Уносимые ветром — страница 2 из 10

Не дальше. Ближе. Гораздо ближе — почти в центре Витты, так что, когда море штормит, из распахнутых окон слышно.

Тем не менее горсовет разрешил Музе Михайловне пристроить еще одну жилую комнату, а также веранду и помещение для котельной. Правда, разрешил не сразу. Первая попытка не удалась — ее торпедировала исполкомовский юрисконсульт. Наотрез отказалась она визировать проект решения ввиду его противозаконности.

Сие обстоятельство было учтено: в следующий раз никакого проекта ей просто-напросто не показали. Заодно его скрыли от большинства членов исполкома. Контрабандой протащили…

Темп! Главное, как известно, темп. Бумаги еще путешествовали в исполкомовских кабинетах, а Юрины уже возвели фундамент и теперь спешно наращивали толстые стены. Без всякого проекта, как бог на душу положит. По принципу: чем больше, тем лучше. Так, вместо одной комнаты, дозволенной контрабандным решением, отгрохали две. Да еще коридор… Да еще мансарду… Ветхий домик, в котором, помимо Юриных, жили еще две семьи, не выдержал: треснула капитальная стена.

Люди за стеной вздрогнули и взвели очи. Что увидели они? Высокую готическую крышу, которую подняли в небеса новые соседи и с которой во время дождя обрушивались потоки воды.

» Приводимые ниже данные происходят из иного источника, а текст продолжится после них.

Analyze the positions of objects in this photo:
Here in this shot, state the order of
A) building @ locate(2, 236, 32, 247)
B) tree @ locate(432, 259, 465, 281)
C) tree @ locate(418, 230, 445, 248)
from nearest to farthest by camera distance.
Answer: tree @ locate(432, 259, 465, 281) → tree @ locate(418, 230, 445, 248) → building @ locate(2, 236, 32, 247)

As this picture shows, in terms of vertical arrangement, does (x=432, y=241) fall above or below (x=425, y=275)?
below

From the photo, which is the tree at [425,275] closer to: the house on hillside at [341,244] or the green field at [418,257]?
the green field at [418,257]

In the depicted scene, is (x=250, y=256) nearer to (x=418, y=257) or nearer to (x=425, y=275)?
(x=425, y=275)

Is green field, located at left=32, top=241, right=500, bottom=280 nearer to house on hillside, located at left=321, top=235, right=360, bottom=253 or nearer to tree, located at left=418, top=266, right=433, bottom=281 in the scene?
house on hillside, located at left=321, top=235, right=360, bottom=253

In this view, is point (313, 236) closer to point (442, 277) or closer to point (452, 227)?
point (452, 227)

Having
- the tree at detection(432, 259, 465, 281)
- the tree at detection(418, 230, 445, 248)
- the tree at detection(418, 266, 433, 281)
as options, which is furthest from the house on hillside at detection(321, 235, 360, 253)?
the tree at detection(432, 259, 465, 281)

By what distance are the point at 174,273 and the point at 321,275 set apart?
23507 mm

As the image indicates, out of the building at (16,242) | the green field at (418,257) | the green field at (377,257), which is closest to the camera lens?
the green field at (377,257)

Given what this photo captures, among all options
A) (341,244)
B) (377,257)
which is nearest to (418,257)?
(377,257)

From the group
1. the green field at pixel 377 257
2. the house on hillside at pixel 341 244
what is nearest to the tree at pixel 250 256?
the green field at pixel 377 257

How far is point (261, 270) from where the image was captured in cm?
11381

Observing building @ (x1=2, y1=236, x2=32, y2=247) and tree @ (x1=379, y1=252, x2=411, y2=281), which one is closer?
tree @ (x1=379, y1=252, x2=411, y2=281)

Крыша? Вода? Заливаем? Фи! Ни Муза Михайловна, ни Артур Иванович разговаривать на эту тему не желали. Иное волновало их.

— Не возражаете ли вы, — обратилась Муза Михайловна к соседям Потаповым, — если мы прорубим на ваш участок парочку окон и одну дверь?

— Дверь? — удивились Потаповы, люди пожилые и немало повидавшие на своем веку — Зачем?

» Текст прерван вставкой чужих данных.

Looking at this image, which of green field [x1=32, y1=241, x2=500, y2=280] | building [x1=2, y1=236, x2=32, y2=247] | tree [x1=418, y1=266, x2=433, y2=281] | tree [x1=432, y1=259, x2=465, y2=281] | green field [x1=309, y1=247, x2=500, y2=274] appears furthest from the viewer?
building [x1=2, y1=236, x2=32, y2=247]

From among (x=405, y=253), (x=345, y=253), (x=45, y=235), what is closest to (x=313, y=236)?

— А затем, чтобы входить в нее. Зачем же еще! А также выходить.

— Через наш участок?

— Через ваш, — ласково подтвердили Юрины. — Вы что, против?

— Конечно, против!

— А мы — за! — объявила Муза Михайловна. — И горсовет, я думаю, поддержит нас.

Она правильно думала: горсовет поддержал. Очередным своим решением оттяпал у Потаповых шмат земли, которую те возделывали вот уже четыре десятилетия, и передал его в распоряжение вновь прибывших.

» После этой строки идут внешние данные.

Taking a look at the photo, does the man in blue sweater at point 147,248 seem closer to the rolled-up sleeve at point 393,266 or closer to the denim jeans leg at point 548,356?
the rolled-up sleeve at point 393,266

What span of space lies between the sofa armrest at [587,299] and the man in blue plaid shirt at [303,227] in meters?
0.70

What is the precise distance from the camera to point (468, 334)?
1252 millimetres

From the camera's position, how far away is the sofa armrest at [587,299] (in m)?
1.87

Посыпались жалобы. В них фигурировала и вторая комната (нелегальная), и мансардная крыша (тоже нелегальная), и нелегальный коридор. Пришлось исполкому создавать специальную комиссию. Та установила: есть вторая комната, есть мансардная крыша, есть недозволенный коридор. Но в область, которая строго запросила: «Что там у Юриных?»— был послан официальный ответ: «Ничего, строят согласно нашему решению, отступлений не замечено».

Успокоительную бумагу эту подписал первый заместитель председателя исполкома. Область, однако, не успокоилась. (Ее продолжали бомбардировать жалобами) Вторично запросила, и тут уж ответил сам председатель Карандашов. Никаких, уведомил, нарушений нет. Порядок полный.

Юрины улыбались. Юрины говорили, потирая руки.

— Климат! Какой климат!

Климат и впрямь был отличный. Для Юриных… Вообще для влиятельных людей, к коим Юрины, как уже наверняка понял читатель, относились.

Я умышленно выделяю это слово, дабы хоть как-то обозначить различие между влиянием, которое завоевано трудом праведным, и влиянием… Как бы это назвать его? Из-под полы, что ли. Вот-вот, влиянием из-под полы.

Как приобретают его? По-разному. Один в мясники идет и мигом обрастает знакомыми, которые прежде не замечали его, а теперь первыми раскланиваются. Другой устраивается механиком в автосервис. Третий принимает под свое начало базу стройматериалов, а на базе этой — кирпич и цемент, обои и лес, плитка керамическая и фаянс… Всё дефицит, и дефицит острый, а у кого дефицит, у того, как известно, и влияние. Так что если ты даже новый человек в городе, без людей, готовых услужить тебе, не останешься.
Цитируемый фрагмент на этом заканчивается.